Nazi party member John Rabe wrote in a report to Hitler, according to author Iris Chang:
“They would continue by raping the women and girls and killing anything and anyone that offered any resistance, attempted to run away from them or simply happened to be in the wrong place, at the wrong time. There were girls under the age of 8, and women over the age of 70 who were raped and then, in the most brutal way possible, knocked down and beat up. We found corpses of women on beer glasses and others who had been lanced with bamboo shoots. I saw the victims with my own eyes—I talked to some of them right before their deaths and had their bodies brought to the morgue at the Kulo hospital so that I could be personally convinced that all of these reports had touched on the truth.”

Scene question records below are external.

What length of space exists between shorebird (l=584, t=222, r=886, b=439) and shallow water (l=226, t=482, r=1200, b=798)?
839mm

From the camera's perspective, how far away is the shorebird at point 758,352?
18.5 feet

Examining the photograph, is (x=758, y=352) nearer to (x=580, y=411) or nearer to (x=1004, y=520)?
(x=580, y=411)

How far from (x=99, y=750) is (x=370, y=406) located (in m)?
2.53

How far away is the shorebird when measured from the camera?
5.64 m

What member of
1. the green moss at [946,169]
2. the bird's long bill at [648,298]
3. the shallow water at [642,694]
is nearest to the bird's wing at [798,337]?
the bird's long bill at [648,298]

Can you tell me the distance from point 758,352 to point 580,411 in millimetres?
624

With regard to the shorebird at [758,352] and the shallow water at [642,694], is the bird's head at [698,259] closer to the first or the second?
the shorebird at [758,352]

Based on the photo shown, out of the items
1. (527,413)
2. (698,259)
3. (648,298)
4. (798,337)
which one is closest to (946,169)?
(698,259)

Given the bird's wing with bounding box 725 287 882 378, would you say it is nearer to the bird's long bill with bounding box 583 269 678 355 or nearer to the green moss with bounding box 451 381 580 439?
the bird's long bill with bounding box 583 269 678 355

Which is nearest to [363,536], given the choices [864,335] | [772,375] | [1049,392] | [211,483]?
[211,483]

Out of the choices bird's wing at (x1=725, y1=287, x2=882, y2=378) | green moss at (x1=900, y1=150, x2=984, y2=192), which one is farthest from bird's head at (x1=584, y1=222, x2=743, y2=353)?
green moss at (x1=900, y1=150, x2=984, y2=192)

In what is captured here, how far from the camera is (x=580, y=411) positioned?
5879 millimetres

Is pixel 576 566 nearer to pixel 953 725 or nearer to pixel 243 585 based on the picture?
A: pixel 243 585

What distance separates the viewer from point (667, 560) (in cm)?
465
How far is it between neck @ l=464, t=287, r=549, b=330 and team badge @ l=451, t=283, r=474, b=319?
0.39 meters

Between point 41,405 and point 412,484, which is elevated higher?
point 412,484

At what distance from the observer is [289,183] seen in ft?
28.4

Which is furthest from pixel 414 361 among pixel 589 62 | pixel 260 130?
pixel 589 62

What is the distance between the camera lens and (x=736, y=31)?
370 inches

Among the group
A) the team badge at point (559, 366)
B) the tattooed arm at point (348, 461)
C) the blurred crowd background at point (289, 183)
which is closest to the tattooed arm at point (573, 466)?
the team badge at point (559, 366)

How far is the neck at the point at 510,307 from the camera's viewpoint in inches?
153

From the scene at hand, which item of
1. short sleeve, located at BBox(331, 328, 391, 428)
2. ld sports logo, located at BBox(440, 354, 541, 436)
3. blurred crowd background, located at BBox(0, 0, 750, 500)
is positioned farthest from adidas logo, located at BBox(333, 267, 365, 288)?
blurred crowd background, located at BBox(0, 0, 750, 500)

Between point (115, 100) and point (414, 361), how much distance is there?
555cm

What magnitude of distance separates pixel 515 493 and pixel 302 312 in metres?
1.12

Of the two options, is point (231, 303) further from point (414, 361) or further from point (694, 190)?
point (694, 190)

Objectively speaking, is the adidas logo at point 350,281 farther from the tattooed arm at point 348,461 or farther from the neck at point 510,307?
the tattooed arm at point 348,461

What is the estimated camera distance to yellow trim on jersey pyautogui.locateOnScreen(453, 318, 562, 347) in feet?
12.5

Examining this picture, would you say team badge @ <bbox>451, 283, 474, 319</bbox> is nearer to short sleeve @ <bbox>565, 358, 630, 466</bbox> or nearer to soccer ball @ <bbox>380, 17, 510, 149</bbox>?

The irony of a Nazi being appalled by Japanese atrocities was not lost on commentators. But it was often this very association that saved the lives of many Chinese civilians, as Germany was officially allied with Japan during World War II.
American missionary Minnie Vautrin, president of Ginling Women’s College of Arts and Sciences, was also instrumental in saving the lives of thousands of Chinese civilians—particularly women and girls—during the siege.
On December 16, 1937, she noted in her diary:
“There probably is no crime that has not been committed in this city today. Thirty girls were taken from the language school last night, and today I have heard scores of heart-breaking stories of girls who were taken from their homes last night ... one of the girls was but 12 years old.”
Tillman Durdin, the Times correspondent, found himself in Nanking when it was occupied by the invading Imperial Japanese Army. Upon witnessing several days of atrocities, he left the city for Shanghai in order to send a dispatch home:
“Just before boarding the ship for Shanghai, the writer watched the execution of 200 men. The killings took just ten minutes. … The conduct of the Japanese army as a whole in Nanking was a blot on the reputation of their country. Their victory was marred by barbaric cruelties, by the whole sale execution of prisoners, by the looting of the city, rapes, killing of civilians and by general vandalism.”
Chu-Yeh Chang, a survivor of the Nanking massacre, experienced and witnessed the violence sweeping through Nanking firsthand:
“On New Year’s Eve of 1937 … five Japanese soldiers charged into our house, forced my father and me out, and then raped my mother, my 80-year-old great-grandmother, and my 11-year-old-sister.”